> _Passage provided_:
------------------------------------------------
I've been pondering my sexuality and gender identity again more in recent days and. today i randomly stumbled across a yt video where the author (are you an author on yt? my brain is glitching rn)(also the 'author' in question is @jaidenanimationsofficial wonderful videos love the animation and the humor) talks about being aroace. few hours pass, my stomach hurts like hell so i go to lay down and sleep a bit, wake up and have a realization.
i googled again what asexuality is and read some more on this. i did this before and i guess i didn't see myself in it? so i kinda crossed it off the list of possible identities. i guess because i do want to have sex. i think. I'm not opposed to it and i get horny lmao. but that's only with fictional characters and works? like i just think: that was very sexy of you. but in a platonic way?! sex doesn't cross my mind. (also can you get aroused by music? or a good written work? or movie? like not even the characters but the work itself?) sorry i dunno I'm confused.
anyway i got a bit off track. what i wanted to say was that i suddenly remembered a convo i had with my sister a while ago where we talked about what is the difference between friendship and a romantic relationship. and she said it's that u wanna have sex with them and i was like ... i don't really think that's it...
and like. i get crushes i think. but I've never experienced this want to have sex with a particular person at least that i could remember. like a want to have sex? i guess yeah i mean not rlly sth i think about much but it's not unprecedented(see: i get horny)
honestly I'm not even sure anymore if im not aromantic as well. cuz queerplatonic sounds more like my jam?
like i felt(feel?) like omnisexual described me well because i think I'd be attracted to who the person is at their core. what if ur straight as a girl, date a boy, and then it turns out he's trans? i dunno i feel like gender isn't this fixed thing which then kinda creates problems when labeling urself with a certain sexuality. aaaa people came irl and i lost my train of thought. um. i feel like labeling myself anything other than omnisexual would feel limiting. even if i never developed a crush on a girl for example (i did), i still feel like i could potentially. like there's nothing stopping me. why shouldn't I?
------------------------------------------------
> _Data extract_:
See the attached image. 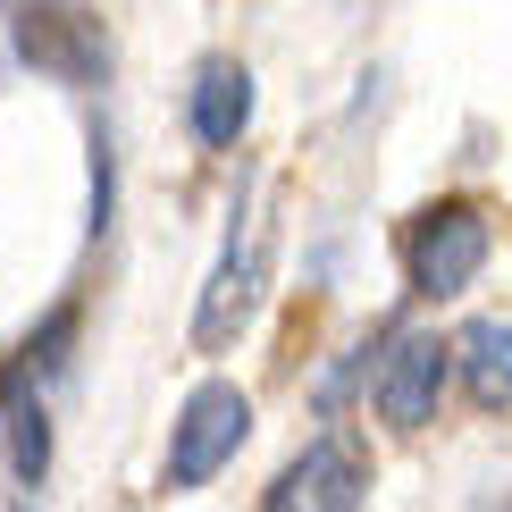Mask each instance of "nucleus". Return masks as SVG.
------------------------------------------------
> _The tasks_:
1. From the post, write out the part from "and like. i" up to and including "like my jam?".
2. Answer these questions from the post:
(a) What was the YouTube video that the writer stumbled across about?
(b) What did the writer's sister say is the difference between friendship and a romantic relationship?
(c) Which label did the writer feel described them well?

> _Answers for the tasks_:
1.
and like. i get crushes i think. but I've never experienced this want to have sex with a particular person at least that i could remember. like a want to have sex? i guess yeah i mean not rlly sth i think about much but it's not unprecedented(see: i get horny)
honestly I'm not even sure anymore if im not aromantic as well. cuz queerplatonic sounds more like my jam?

2.
(a) Being aroace.
(b) That you want to have sex with them.
(c) Omnisexual.